На первый взгляд нет ничего более далекого от жизни СССР, чем судьба французского комедиографа Жан-Батиста Мольера, у которого церковники запретили к исполнению пьесу "Тартюф" и который ищет защиты от власти ханжей у молодого Короля-Солнце, Людовика ХIV, кстати, известного театрала.
Король в пьесе описан у автора самым любовным пером, даже с налетом лести, Мольер дан несколько строже, а вот уж кому перепало от драматурга, так это святошам, окружению монарха, слугам его власти, лизоблюдам и выжигам под маской благочиния. Смею предположить, что, нахлестывая кабалу святош, Булгаков на самом деле метил в правящую партию и внушал - внушал - деспоту мысль о том, что пора, давно пора раздавить гадину, что никакая партийная сволочь ему не указ, кинь прихвостней силы в печь, в огонь их, распни, сожги, растопчи, покарай их всех. А я - я никогда не брошу в тебя камень... что ж, тайный призыв к карам был наверху прочитан. Иначе трудно объяснить внезапный запрет уже разрешенной к показу пьесы после премьеры.

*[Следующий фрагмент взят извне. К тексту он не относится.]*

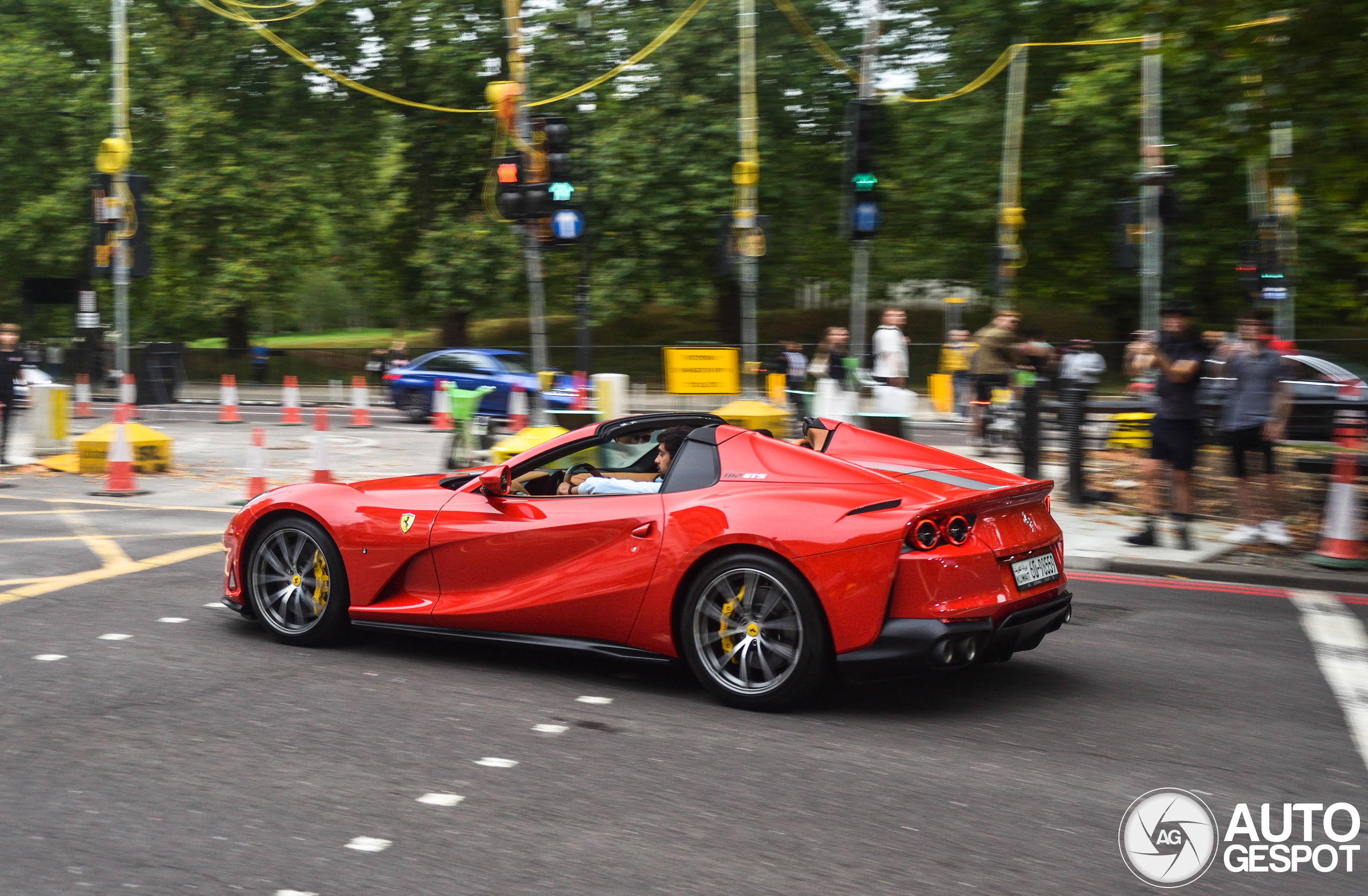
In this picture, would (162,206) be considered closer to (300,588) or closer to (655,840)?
(300,588)

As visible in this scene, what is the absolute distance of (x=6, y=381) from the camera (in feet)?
53.7

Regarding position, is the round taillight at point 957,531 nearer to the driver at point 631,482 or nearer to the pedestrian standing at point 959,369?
the driver at point 631,482

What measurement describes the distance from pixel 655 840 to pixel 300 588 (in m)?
3.25

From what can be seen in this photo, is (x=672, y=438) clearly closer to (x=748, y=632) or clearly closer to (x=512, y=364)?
(x=748, y=632)

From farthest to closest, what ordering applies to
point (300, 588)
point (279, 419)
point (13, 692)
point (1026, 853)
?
1. point (279, 419)
2. point (300, 588)
3. point (13, 692)
4. point (1026, 853)

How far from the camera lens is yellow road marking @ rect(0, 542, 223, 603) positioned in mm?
7961

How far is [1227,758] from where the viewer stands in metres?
4.79

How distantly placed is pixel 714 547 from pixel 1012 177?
27469 mm

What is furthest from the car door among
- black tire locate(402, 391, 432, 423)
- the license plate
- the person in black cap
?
black tire locate(402, 391, 432, 423)

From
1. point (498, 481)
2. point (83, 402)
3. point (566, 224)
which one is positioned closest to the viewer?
point (498, 481)

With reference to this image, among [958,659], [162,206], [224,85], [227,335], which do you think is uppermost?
[224,85]

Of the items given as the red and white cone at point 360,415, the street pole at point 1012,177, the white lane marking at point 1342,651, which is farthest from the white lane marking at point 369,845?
the street pole at point 1012,177

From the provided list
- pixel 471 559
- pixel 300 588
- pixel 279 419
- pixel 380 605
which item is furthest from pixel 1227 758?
pixel 279 419

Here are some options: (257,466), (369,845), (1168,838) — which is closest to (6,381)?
(257,466)
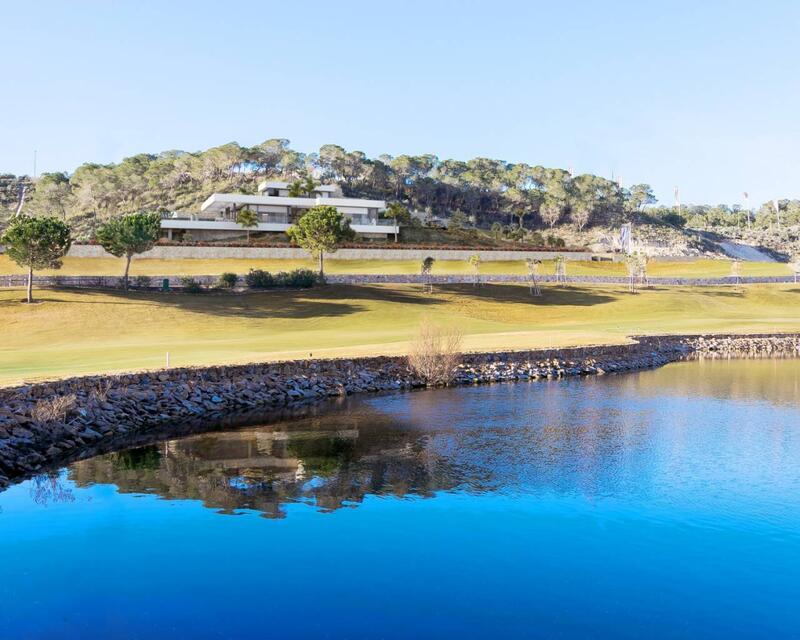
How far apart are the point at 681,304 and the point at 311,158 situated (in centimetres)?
10580

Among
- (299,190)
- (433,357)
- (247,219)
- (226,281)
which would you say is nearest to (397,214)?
(299,190)

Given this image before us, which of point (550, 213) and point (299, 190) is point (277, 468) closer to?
point (299, 190)

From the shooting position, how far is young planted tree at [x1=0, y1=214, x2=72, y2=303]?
70.4m

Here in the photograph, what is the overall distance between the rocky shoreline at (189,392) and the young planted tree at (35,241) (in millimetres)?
39405

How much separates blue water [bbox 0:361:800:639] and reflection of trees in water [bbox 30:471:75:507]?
92mm

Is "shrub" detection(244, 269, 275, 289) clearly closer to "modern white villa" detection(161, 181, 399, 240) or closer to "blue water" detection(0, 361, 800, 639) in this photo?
"modern white villa" detection(161, 181, 399, 240)

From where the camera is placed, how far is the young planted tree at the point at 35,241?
7038cm

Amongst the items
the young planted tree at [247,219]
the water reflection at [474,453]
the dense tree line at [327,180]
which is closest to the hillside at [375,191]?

В тот роковой день Булгаков дома впал в настоящую истерику, именно в ту ночь он и кинул в огонь черновик романа "Мастер и Маргарита" (раздеру тетрадь пополам, иначе не поверят, что роман был написан, сказал он жене). Эта реакция была слишком горяча для тривиального запрета, но вполне адекватна, если заподозрить Булгакова в намерении подтолкнуть вождя к умножению казней партийной верхушки.
Вот такая версия...
Во всяком случае вскоре маховик террора был запущен на полную мощь, и в той мясорубке погибли практически все, кто долгие годы травил и преследовал писателя в печати, а от партии большевиков, которая победила в 1917 году, остались только рожки да ножки. Наверх пришли новички. А вот самого пересмешника рука тирании так ни разу не тронула.
Порой он жил впроголодь, порой писал бесконечные инсценировки, но ни одна капля крови все же не упала на булгаковский дом. Однако все неоднократные попытки Булгакова встретиться лично хозяин отверг, он-то хорошо знал свою слабость - при встрече писатель мог бы ему не понравиться, и тогда берегись... А соблюдая дистанцию, властитель оберегал, на всякий случай, своего избранника от пули.
И последнее.
Тот огорчительный факт, что в Москве до сих пор нет памятника самому московскому писателю - Михаилу Булгакову, что замечательные бронзовые отливки работы скульптора Рукавишникова для аллей вокруг Патриарших прудов уже годы пылятся в его мастерской, давно из нонсенса и курьеза превратились в абсурд.